(Records supplied begins)

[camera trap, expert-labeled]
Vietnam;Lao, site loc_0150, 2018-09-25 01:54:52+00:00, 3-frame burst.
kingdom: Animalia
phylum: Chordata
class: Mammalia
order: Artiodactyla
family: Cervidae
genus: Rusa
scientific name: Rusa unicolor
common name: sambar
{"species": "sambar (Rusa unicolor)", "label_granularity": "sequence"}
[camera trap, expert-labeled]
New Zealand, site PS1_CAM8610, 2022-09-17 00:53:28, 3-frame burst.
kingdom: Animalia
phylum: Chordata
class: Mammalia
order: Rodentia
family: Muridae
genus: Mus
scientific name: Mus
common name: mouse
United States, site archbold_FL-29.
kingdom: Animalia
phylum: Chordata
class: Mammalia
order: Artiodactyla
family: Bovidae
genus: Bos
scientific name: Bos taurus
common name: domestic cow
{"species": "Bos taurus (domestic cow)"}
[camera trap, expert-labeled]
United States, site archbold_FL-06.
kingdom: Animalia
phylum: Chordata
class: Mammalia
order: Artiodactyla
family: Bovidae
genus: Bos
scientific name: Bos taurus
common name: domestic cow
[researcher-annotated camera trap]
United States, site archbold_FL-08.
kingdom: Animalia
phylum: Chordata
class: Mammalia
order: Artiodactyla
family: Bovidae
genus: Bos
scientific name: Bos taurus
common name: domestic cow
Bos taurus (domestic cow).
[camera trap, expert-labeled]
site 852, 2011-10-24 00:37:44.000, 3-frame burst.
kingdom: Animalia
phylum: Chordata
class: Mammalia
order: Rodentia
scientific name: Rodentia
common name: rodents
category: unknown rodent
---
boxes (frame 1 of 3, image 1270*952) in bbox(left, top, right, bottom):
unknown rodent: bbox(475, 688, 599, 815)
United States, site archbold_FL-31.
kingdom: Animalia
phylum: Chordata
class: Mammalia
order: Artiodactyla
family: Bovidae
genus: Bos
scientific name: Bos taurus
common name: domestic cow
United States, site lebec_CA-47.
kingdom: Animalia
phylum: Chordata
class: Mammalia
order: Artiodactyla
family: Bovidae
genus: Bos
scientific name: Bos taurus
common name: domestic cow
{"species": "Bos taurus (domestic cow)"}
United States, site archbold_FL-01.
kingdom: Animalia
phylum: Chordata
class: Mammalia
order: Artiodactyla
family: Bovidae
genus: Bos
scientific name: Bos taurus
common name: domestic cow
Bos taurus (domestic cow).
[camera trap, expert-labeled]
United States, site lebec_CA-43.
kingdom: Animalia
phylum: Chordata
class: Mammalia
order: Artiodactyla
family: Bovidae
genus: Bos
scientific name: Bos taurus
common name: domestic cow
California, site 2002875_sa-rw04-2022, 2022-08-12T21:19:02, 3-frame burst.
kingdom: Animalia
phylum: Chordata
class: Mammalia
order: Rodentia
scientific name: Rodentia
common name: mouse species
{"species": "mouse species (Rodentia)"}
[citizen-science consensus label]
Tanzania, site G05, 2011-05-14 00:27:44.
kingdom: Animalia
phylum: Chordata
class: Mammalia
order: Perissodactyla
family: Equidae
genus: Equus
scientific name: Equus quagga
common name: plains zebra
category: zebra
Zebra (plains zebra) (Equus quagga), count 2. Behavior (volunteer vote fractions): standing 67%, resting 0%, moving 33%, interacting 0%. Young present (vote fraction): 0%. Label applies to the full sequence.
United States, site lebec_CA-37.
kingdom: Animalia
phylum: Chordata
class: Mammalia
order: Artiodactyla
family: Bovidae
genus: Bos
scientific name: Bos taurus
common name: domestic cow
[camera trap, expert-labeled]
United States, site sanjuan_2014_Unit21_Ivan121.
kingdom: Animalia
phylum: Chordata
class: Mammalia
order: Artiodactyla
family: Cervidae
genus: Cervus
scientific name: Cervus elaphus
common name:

(Records supplied ends)

Exercise requirements:
Return the whole listing exactly.

Your response:
[camera trap, expert-labeled]
Vietnam;Lao, site loc_0150, 2018-09-25 01:54:52+00:00, 3-frame burst.
kingdom: Animalia
phylum: Chordata
class: Mammalia
order: Artiodactyla
family: Cervidae
genus: Rusa
scientific name: Rusa unicolor
common name: sambar
{"species": "sambar (Rusa unicolor)", "label_granularity": "sequence"}
[camera trap, expert-labeled]
New Zealand, site PS1_CAM8610, 2022-09-17 00:53:28, 3-frame burst.
kingdom: Animalia
phylum: Chordata
class: Mammalia
order: Rodentia
family: Muridae
genus: Mus
scientific name: Mus
common name: mouse
United States, site archbold_FL-29.
kingdom: Animalia
phylum: Chordata
class: Mammalia
order: Artiodactyla
family: Bovidae
genus: Bos
scientific name: Bos taurus
common name: domestic cow
{"species": "Bos taurus (domestic cow)"}
[camera trap, expert-labeled]
United States, site archbold_FL-06.
kingdom: Animalia
phylum: Chordata
class: Mammalia
order: Artiodactyla
family: Bovidae
genus: Bos
scientific name: Bos taurus
common name: domestic cow
[researcher-annotated camera trap]
United States, site archbold_FL-08.
kingdom: Animalia
phylum: Chordata
class: Mammalia
order: Artiodactyla
family: Bovidae
genus: Bos
scientific name: Bos taurus
common name: domestic cow
Bos taurus (domestic cow).
[camera trap, expert-labeled]
site 852, 2011-10-24 00:37:44.000, 3-frame burst.
kingdom: Animalia
phylum: Chordata
class: Mammalia
order: Rodentia
scientific name: Rodentia
common name: rodents
category: unknown rodent
---
boxes (frame 1 of 3, image 1270*952) in bbox(left, top, right, bottom):
unknown rodent: bbox(475, 688, 599, 815)
United States, site archbold_FL-31.
kingdom: Animalia
phylum: Chordata
class: Mammalia
order: Artiodactyla
family: Bovidae
genus: Bos
scientific name: Bos taurus
common name: domestic cow
United States, site lebec_CA-47.
kingdom: Animalia
phylum: Chordata
class: Mammalia
order: Artiodactyla
family: Bovidae
genus: Bos
scientific name: Bos taurus
common name: domestic cow
{"species": "Bos taurus (domestic cow)"}
United States, site archbold_FL-01.
kingdom: Animalia
phylum: Chordata
class: Mammalia
order: Artiodactyla
family: Bovidae
genus: Bos
scientific name: Bos taurus
common name: domestic cow
Bos taurus (domestic cow).
[camera trap, expert-labeled]
United States, site lebec_CA-43.
kingdom: Animalia
phylum: Chordata
class: Mammalia
order: Artiodactyla
family: Bovidae
genus: Bos
scientific name: Bos taurus
common name: domestic cow
California, site 2002875_sa-rw04-2022, 2022-08-12T21:19:02, 3-frame burst.
kingdom: Animalia
phylum: Chordata
class: Mammalia
order: Rodentia
scientific name: Rodentia
common name: mouse species
{"species": "mouse species (Rodentia)"}
[citizen-science consensus label]
Tanzania, site G05, 2011-05-14 00:27:44.
kingdom: Animalia
phylum: Chordata
class: Mammalia
order: Perissodactyla
family: Equidae
genus: Equus
scientific name: Equus quagga
common name: plains zebra
category: zebra
Zebra (plains zebra) (Equus quagga), count 2. Behavior (volunteer vote fractions): standing 67%, resting 0%, moving 33%, interacting 0%. Young present (vote fraction): 0%. Label applies to the full sequence.
United States, site lebec_CA-37.
kingdom: Animalia
phylum: Chordata
class: Mammalia
order: Artiodactyla
family: Bovidae
genus: Bos
scientific name: Bos taurus
common name: domestic cow
[camera trap, expert-labeled]
United States, site sanjuan_2014_Unit21_Ivan121.
kingdom: Animalia
phylum: Chordata
class: Mammalia
order: Artiodactyla
family: Cervidae
genus: Cervus
scientific name: Cervus elaphus
common name:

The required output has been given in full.